***** QUOTED PASSAGE

Levent Kartop

Personal information
- Date of birth: 21 August 1979 (age 46)
- Place of birth: Denizli, Turkey
- Height: 1.70 m (5 ft 7 in)
- Position: Midfielder

Team information
- Current team: Kuşadasıspor (manager)

Senior career*
- Years: Team / Apps / (Gls)
- 1997–2004: Denizlispor / 135 / (5)
- 1998: → Muğlaspor (loan)
- 1998–1999: → Nevşehirspor (loan)
- 2004–2006: Konyaspor / 38 / (9)
- 2006: Denizlispor / 15 / (0)
- 2006–2007: Antalyaspor / 26 / (0)
- 2007–2008: Adana Demirspor / 30 / (1)
- 2008: Neftchi Baku PFC
- 2009: Kocaelispor / 14 / (0)
- 2009–2010: Altay / 4 / (0)
- 2010: Kocaelispor / 4 / (0)
- 2010–2011: Denizlispor / 26 / (0)
- 2011–2012: Akhisar Belediyespor / 14 / (0)
- 2012: Turgutluspor / 16 / (0)
- 2012: Eyüpspor / 11 / (0)

Managerial career
- 2013: Denizlispor U13
- 2013–2014: Denizlispor U15
- 2014–2015: Denizlispor (assistant)
- 2016: Altınordu U17
- 2016: Utaş Uşakspor
- 2018: Diyarbekırspor
- 2018–2019: 1928 Bucaspor (youth)
- 2019–2020: Denizlispor (assistant manager)
- 2020: Denizlispor (caretaker)
- 2021: 1922 Konyaspor (caretaker)
- 2022: Adıyaman
- 2023–: Kuşadasıspor

= Levent Kartop =

Turkish footballer (born 1979)

Levent Kartop (born 21 August 1979) is a Turkish football manager and former player who is currently the manager of Kuşadasıspor.

He is a native of Denizli. A midfielder, he played for clubs including Süper Lig sides Denizlispor, Ankaragücü and Konyaspor. After Antalyaspor was promoted to the Süper Lig, he moved to Antalya side.

**********

--- ASSIGNED TASK 1 ---
In the Levent Kartop profile, what position did he play?
--- ASSIGNED TASK 2 ---
Transcribe the stretch of the Levent Kartop profile from "- 1997–2004: Denizlispor" through "Demirspor / 30 / (1)".

***** DATA PROVIDED

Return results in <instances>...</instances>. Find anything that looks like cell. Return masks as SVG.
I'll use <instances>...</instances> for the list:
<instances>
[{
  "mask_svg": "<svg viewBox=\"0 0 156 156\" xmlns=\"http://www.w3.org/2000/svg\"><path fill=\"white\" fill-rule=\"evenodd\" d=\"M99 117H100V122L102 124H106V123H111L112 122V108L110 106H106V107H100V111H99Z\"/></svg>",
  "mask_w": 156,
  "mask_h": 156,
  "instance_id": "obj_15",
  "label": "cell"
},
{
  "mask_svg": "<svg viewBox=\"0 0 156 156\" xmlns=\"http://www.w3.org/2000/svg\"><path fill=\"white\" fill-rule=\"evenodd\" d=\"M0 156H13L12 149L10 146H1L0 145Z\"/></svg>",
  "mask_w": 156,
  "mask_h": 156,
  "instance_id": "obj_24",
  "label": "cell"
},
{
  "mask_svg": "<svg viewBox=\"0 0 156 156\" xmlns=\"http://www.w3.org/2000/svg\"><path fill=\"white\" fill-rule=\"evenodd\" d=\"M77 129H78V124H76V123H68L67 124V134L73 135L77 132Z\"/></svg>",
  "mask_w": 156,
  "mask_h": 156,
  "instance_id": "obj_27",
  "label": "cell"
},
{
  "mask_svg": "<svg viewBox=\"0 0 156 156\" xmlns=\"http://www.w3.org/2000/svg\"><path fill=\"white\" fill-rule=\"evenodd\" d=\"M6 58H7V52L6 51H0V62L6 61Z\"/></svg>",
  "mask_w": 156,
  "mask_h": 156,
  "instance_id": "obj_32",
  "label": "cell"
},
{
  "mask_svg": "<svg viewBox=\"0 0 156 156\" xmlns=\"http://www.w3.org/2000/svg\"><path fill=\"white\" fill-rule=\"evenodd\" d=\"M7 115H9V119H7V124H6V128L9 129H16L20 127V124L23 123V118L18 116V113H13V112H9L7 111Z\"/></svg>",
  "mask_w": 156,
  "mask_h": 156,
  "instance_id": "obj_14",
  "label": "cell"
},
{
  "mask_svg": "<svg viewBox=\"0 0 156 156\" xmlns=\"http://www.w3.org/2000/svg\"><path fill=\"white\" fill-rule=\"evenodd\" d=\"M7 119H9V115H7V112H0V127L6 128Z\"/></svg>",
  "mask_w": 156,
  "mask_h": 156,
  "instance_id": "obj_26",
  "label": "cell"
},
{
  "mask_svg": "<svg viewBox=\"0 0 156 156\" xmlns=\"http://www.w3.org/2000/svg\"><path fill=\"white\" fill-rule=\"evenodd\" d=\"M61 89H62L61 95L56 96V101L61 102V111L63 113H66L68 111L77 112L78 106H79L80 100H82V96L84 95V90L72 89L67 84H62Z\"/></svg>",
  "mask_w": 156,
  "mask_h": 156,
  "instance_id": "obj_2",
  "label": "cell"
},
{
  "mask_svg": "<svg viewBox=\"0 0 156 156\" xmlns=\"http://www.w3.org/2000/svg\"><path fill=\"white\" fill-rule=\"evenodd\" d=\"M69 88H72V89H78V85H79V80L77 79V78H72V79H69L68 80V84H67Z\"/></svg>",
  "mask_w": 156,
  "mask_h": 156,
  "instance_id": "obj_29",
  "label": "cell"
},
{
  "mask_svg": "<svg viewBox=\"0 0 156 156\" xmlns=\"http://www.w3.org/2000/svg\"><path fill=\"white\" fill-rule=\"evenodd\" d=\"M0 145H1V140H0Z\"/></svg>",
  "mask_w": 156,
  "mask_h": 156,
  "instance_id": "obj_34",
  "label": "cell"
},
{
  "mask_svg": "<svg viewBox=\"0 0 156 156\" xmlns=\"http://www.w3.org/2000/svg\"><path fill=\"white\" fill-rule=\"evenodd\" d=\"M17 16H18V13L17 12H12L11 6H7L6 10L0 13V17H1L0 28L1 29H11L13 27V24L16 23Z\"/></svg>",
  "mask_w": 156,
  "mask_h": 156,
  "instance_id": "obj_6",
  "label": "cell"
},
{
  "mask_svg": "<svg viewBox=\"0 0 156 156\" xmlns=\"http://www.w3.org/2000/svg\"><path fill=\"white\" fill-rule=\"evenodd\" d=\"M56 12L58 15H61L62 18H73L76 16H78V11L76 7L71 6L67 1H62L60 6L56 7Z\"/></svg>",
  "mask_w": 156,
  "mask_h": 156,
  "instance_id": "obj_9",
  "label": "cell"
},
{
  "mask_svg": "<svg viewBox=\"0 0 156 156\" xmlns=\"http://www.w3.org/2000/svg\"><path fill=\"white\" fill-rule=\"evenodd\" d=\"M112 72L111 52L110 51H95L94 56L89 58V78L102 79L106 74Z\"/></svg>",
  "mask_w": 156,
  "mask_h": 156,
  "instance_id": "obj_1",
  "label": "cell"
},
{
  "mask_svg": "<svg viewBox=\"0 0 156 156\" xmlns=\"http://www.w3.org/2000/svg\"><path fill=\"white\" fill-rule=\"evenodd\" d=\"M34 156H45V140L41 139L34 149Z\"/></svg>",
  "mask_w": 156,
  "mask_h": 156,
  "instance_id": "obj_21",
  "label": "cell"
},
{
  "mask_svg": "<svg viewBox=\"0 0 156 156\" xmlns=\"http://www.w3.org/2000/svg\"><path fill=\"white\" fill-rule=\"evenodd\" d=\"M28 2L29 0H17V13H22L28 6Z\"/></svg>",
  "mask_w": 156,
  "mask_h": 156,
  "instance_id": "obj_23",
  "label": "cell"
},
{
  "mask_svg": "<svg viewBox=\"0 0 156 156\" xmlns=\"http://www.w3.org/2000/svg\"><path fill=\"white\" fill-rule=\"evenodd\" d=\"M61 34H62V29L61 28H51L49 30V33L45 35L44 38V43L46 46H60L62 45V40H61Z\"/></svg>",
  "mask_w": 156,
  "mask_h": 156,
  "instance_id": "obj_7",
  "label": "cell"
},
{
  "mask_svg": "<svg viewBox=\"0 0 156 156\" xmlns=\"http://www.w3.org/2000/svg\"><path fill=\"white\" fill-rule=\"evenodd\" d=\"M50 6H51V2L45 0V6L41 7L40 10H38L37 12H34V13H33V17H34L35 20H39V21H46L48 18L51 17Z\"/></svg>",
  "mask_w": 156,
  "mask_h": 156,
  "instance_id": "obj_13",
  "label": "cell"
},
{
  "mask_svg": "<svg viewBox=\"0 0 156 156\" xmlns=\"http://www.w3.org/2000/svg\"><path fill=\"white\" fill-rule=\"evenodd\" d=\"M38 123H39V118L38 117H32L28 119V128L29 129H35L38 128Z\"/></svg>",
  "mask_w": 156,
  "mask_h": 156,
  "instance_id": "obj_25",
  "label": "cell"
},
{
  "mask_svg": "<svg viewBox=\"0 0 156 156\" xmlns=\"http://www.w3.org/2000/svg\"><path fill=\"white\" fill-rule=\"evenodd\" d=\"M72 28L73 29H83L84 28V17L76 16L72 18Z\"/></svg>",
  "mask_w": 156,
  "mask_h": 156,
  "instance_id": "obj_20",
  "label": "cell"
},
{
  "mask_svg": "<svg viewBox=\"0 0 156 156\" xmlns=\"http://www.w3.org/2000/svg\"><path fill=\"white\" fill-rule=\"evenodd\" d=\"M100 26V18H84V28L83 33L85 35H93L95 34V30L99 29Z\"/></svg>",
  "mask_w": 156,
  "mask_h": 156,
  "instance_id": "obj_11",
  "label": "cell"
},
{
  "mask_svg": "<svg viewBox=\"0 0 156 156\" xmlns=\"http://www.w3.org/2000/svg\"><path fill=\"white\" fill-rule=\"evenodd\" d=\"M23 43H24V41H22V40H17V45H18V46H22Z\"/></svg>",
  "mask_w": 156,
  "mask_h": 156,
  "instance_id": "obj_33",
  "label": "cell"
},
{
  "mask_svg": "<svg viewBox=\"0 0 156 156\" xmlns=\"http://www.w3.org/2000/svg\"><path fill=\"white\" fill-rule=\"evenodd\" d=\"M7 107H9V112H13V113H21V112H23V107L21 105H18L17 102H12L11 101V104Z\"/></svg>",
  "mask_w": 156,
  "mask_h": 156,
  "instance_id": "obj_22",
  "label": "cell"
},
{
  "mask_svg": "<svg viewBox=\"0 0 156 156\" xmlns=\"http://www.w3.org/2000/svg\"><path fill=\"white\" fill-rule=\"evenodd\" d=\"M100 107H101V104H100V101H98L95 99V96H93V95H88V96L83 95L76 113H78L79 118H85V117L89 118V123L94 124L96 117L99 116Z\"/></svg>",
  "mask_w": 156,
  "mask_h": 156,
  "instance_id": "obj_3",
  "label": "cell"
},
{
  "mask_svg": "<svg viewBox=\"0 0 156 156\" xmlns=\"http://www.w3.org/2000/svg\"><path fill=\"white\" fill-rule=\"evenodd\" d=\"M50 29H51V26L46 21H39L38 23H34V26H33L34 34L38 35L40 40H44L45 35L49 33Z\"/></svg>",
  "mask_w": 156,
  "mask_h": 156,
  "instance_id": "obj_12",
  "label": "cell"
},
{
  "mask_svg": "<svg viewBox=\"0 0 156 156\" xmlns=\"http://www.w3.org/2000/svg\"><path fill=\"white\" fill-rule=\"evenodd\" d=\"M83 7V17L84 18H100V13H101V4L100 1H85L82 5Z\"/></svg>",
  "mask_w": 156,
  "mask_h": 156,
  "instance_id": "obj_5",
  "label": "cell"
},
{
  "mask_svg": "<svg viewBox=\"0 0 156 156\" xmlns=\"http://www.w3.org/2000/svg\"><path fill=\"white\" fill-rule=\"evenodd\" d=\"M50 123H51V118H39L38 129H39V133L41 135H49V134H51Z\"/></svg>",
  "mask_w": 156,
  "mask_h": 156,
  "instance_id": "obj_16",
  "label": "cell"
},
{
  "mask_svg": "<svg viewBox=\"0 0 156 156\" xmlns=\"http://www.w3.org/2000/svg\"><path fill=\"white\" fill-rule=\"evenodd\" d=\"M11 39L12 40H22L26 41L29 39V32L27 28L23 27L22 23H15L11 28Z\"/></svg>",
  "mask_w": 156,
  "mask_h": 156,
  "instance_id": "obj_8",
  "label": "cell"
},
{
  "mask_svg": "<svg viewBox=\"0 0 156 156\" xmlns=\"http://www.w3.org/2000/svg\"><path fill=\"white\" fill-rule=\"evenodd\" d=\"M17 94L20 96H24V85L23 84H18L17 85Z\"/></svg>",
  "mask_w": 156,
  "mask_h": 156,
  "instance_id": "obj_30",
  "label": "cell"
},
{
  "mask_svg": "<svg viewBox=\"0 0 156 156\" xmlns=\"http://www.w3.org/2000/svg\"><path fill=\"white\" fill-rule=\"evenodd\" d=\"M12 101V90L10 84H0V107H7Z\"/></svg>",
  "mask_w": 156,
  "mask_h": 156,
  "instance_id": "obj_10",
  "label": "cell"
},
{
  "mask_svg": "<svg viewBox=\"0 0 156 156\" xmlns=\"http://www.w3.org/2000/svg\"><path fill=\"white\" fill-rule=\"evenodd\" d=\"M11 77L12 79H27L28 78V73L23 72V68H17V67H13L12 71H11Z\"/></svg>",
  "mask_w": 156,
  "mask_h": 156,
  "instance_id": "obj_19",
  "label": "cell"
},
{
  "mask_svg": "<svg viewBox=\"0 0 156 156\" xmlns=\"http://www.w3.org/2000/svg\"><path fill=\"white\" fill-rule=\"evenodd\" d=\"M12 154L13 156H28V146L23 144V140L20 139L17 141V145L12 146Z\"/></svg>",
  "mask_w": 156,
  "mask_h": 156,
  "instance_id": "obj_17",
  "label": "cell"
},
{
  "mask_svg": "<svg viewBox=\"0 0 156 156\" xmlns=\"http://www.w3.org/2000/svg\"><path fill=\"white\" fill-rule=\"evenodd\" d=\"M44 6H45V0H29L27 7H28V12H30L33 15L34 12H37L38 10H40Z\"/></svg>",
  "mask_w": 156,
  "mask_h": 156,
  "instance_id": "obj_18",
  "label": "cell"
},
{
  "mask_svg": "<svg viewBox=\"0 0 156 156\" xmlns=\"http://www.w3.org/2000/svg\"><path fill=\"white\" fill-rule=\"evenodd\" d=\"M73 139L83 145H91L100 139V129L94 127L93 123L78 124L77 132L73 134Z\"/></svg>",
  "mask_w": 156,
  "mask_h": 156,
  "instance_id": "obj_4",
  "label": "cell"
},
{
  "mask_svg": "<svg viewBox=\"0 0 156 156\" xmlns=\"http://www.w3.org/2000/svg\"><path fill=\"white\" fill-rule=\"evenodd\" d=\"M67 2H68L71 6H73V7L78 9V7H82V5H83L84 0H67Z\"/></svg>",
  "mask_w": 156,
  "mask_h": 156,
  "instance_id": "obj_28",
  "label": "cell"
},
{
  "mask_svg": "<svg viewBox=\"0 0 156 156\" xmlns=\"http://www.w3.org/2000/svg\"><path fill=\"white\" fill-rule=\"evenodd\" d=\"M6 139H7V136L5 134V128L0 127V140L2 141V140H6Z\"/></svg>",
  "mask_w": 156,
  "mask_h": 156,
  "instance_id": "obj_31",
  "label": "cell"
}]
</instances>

**********

--- ANSWER BOX 1 ---
Midfielder

--- ANSWER BOX 2 ---
- 1997–2004: Denizlispor / 135 / (5)
- 1998: → Muğlaspor (loan)
- 1998–1999: → Nevşehirspor (loan)
- 2004–2006: Konyaspor / 38 / (9)
- 2006: Denizlispor / 15 / (0)
- 2006–2007: Antalyaspor / 26 / (0)
- 2007–2008: Adana Demirspor / 30 / (1)